🤖 AI Summary
This work proposes LEADER, a lightweight end-to-end network for fingerprint minutiae extraction that eliminates the need for cumbersome preprocessing and postprocessing steps inherent in existing methods. LEADER employs a dual autoencoder architecture enhanced with an attention-gated mechanism to directly predict minutiae location, orientation, and type from raw fingerprint images. The approach introduces a novel “castle-moat-fortress” ground-truth encoding scheme and integrates ensemble non-maximum suppression with an angle decoding module. With only 0.9 million parameters, LEADER achieves remarkable cross-domain robustness, improving the F1-score by 34% on NIST SD27, ranking first on 47% of test samples, and delivering inference in just 15 ms on a GPU—outperforming leading commercial software.
📝 Abstract
Minutiae extraction, a fundamental stage in fingerprint recognition, is increasingly shifting toward deep learning. However, truly end-to-end methods that eliminate separate preprocessing and postprocessing steps remain scarce. This paper introduces LEADER (Lightweight End-to-end Attention-gated Dual autoencodER), a neural network that maps raw fingerprint images to minutiae descriptors, including location, direction, and type.
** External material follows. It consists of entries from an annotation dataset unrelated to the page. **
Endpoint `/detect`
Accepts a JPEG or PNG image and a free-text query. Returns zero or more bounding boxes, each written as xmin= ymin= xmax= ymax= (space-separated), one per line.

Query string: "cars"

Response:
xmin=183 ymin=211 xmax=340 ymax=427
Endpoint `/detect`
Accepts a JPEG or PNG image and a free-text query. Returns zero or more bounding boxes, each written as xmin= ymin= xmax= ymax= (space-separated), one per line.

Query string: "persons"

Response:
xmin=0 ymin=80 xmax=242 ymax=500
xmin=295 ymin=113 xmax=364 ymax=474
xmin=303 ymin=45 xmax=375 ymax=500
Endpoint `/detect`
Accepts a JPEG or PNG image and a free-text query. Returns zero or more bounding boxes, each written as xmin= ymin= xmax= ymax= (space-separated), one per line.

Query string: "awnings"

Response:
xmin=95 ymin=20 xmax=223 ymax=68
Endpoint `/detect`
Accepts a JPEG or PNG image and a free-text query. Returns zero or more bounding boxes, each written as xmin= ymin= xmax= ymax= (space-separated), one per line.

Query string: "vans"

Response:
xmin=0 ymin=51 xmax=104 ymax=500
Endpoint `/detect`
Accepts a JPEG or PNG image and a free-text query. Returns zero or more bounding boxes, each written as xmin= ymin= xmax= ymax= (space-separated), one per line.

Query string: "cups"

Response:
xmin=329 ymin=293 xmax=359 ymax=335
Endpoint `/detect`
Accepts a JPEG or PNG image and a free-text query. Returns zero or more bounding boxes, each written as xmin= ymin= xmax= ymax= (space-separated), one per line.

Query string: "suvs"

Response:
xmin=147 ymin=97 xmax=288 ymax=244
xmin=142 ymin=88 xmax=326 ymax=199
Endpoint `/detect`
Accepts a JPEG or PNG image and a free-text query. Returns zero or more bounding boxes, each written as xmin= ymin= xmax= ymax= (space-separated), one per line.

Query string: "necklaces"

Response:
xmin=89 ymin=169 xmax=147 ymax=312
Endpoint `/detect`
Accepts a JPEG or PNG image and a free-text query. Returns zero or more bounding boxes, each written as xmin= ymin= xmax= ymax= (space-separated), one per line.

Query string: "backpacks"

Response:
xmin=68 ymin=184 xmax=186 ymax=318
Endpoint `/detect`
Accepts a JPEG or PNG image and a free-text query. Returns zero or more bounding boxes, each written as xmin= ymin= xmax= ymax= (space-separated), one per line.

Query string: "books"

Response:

The proposed architecture integrates non-maximum suppression and angular decoding to enable complete end-to-end inference using only 0.9M parameters. It employs a novel "Castle-Moat-Rampart" ground-truth encoding and a dual-autoencoder structure, interconnected through an attention-gating mechanism. Experimental evaluations demonstrate state-of-the-art accuracy on plain fingerprints and robust cross-domain generalization to latent impressions. Specifically, LEADER attains a 34% higher F1-score on the NIST SD27 dataset compared to specialized latent minutiae extractors. Sample-level analysis on this challenging benchmark reveals an average rank of 2.07 among all compared methods, with LEADER securing the first-place position in 47% of the samples-more than doubling the frequency of the second-best extractor. The internal representations learned by the model align with established fingerprint domain features, such as segmentation masks, orientation fields, frequency maps, and skeletons. Inference requires 15ms on GPU and 322ms on CPU, outperforming leading commercial software in computational efficiency. The source code and pre-trained weights are publicly released to facilitate reproducibility.